Wednesday, February 24, 2016

Joys and tribulations of the mosaic dataset

Recently I've been really enjoying some of the benefits that the new mosaic dataset file format in ArcGIS has to offer.  For starters I usually work with large imagery collections that are too large to mosaic into a single file.  The ability to seamlessly and virtually mosaic imagery has been refreshing, and I've been satisfied with performance.  I'm also enthralled with Google Earth Engine and other cloud-based processing options, but sometimes it is nice to be able to have the data on-hand and useable within desktop GIS.

For all of the advantages of mosaic datasets there are a handful of disadvantages that are not well advertised by Esri.  We recently have encountered the message "Distributing mosaic dataset operation across four parallel instances on specified host" followed by the dreaded 99999 error.  It didn't take too long to figure out that the large raster tiles (>500 Mb) couldn't be processed on a computer with 8 Gb RAM.  When trying it on a computer with 32 Gb RAM the problem was miraculously resolved.  Lesson learned: if you are going to be building mosaic datasets do it on a computer with lots of RAM or else use many small tiles.

Our other discovery is the need for full path names.  Drive letters are almost never a problem for regular geoprocessing, but when it comes to being able to view the mosaic dataset across different computers with different mapped drive letters it becomes imperative!

Friday, February 12, 2016

New tool - Create Sampling Grid from Points for ArcGIS v. 1.0


With the advent of high-precision GPS spatially-explicit sampling designs have taken on an increasing importance in ecology and natural resource management.
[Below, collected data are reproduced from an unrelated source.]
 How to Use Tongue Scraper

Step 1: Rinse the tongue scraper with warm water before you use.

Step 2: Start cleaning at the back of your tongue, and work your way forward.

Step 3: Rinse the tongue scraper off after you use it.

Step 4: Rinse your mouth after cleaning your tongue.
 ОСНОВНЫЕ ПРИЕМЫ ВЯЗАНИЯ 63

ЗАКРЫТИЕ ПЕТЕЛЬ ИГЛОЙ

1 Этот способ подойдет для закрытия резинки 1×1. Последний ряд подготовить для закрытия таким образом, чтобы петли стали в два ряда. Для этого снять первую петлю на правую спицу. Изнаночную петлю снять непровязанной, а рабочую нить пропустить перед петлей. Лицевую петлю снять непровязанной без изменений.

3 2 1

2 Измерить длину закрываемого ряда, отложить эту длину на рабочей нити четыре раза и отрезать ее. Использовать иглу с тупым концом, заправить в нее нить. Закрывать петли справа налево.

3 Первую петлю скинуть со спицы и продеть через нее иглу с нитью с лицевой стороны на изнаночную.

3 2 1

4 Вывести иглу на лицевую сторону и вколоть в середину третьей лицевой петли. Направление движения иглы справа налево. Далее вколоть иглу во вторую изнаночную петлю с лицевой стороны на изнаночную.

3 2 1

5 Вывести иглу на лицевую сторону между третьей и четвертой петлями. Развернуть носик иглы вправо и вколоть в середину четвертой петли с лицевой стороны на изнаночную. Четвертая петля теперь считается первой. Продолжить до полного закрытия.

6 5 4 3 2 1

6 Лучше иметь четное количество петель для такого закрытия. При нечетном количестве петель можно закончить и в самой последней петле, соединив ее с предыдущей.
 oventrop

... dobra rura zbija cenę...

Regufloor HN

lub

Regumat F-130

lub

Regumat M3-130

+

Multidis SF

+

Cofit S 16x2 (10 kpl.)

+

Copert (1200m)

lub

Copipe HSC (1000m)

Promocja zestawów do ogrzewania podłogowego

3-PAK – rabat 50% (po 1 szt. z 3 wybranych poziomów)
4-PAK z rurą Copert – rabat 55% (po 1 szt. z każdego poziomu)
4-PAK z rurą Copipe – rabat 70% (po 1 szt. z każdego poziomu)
Spatially-explicit sampling regimes are useful for understanding processes such as attraction and repulsion that can be described using point pattern processes. This tool also opens up the possibility of random sampling within a larger grid. For example, users may want to collect field data to scale up to Landsat or MODIS pixels. It may be infeasible to collect data for an entire pixel, so some random sampling of the pixel may be necessary. Similarly there may be vegetation polygons or agricultural fields that the researcher wishes to sample in a random or a systematic manner. Finally, even if the researcher wishes to sample the entire grid having the ability to load center points or corner points onto a GPS and navigate to them may expedite field sampling. The creation of this tool was inspired by the needs of a current ongoing pygmy rabbit research project here in Nevada, Oregon, and Idaho.


This tool allows for the creation of polygons and centroids of polygons based on known points. The known points can be random locations, centroids of features of interest (e.g. polygons of agricultural fields or vegetation polygons), or regular gridded points across a landscape. This tool differs from existing tools, such as the Fishnet tools in ArcGIS, because it does not create a single grid for the entire landscape, but rather creates a local grid centered on each point in the input shapefile. It uses the following formula to achieve this:
(-1*(d/2) - 0.5) + i where d is the dimensions parameter and i is the iteration number. The two images below illustrate a grid with an even number of dimensions (6 on the left) and one with an odd number of dimensions (7 on the right). Both sampling grids are centered on points provided by the user, but the the one on the left has the original point (green) falling on a grid corner. The one on the right has the original point (provided by the user, in green) falling in the center of an individual grid tile.  The maroon points were created using the 'Feature Vertices to Points' tool, a standard ArcGIS tool with the advanced license.